#### DIRECTIONS
Print the entries exactly, starting at the line that contains "Which choice among" and ending with the last line of the entries.

#### DATA EXTRACT
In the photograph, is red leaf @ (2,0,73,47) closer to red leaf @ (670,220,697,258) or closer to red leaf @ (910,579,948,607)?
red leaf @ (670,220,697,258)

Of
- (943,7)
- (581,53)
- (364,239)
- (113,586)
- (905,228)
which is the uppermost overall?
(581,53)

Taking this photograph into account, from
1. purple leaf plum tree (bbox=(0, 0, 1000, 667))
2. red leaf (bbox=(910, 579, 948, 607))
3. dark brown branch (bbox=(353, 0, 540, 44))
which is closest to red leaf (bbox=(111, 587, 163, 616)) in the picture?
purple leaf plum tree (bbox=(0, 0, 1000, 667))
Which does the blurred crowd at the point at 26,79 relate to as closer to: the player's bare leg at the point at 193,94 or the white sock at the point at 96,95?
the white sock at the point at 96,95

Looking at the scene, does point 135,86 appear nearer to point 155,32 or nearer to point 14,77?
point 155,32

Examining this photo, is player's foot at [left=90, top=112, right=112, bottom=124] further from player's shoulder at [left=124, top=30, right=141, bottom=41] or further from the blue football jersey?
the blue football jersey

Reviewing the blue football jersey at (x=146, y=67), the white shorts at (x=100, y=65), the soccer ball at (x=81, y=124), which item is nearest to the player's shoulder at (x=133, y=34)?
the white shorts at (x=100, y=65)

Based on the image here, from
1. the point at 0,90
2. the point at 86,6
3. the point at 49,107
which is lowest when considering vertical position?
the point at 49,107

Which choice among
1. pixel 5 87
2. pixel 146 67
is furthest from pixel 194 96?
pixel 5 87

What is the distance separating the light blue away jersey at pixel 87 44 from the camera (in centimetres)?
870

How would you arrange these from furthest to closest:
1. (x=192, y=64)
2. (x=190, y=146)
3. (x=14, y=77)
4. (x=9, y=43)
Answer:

#### REPLY
Which choice among
1. pixel 5 87
2. pixel 146 67
is furthest from pixel 194 96?
pixel 5 87

What is the distance separating the light blue away jersey at pixel 87 44 from the camera (in centimetres)?
870

How would you arrange these from furthest to closest:
1. (x=192, y=64)
2. (x=190, y=146)
3. (x=14, y=77)
4. (x=9, y=43)
Answer:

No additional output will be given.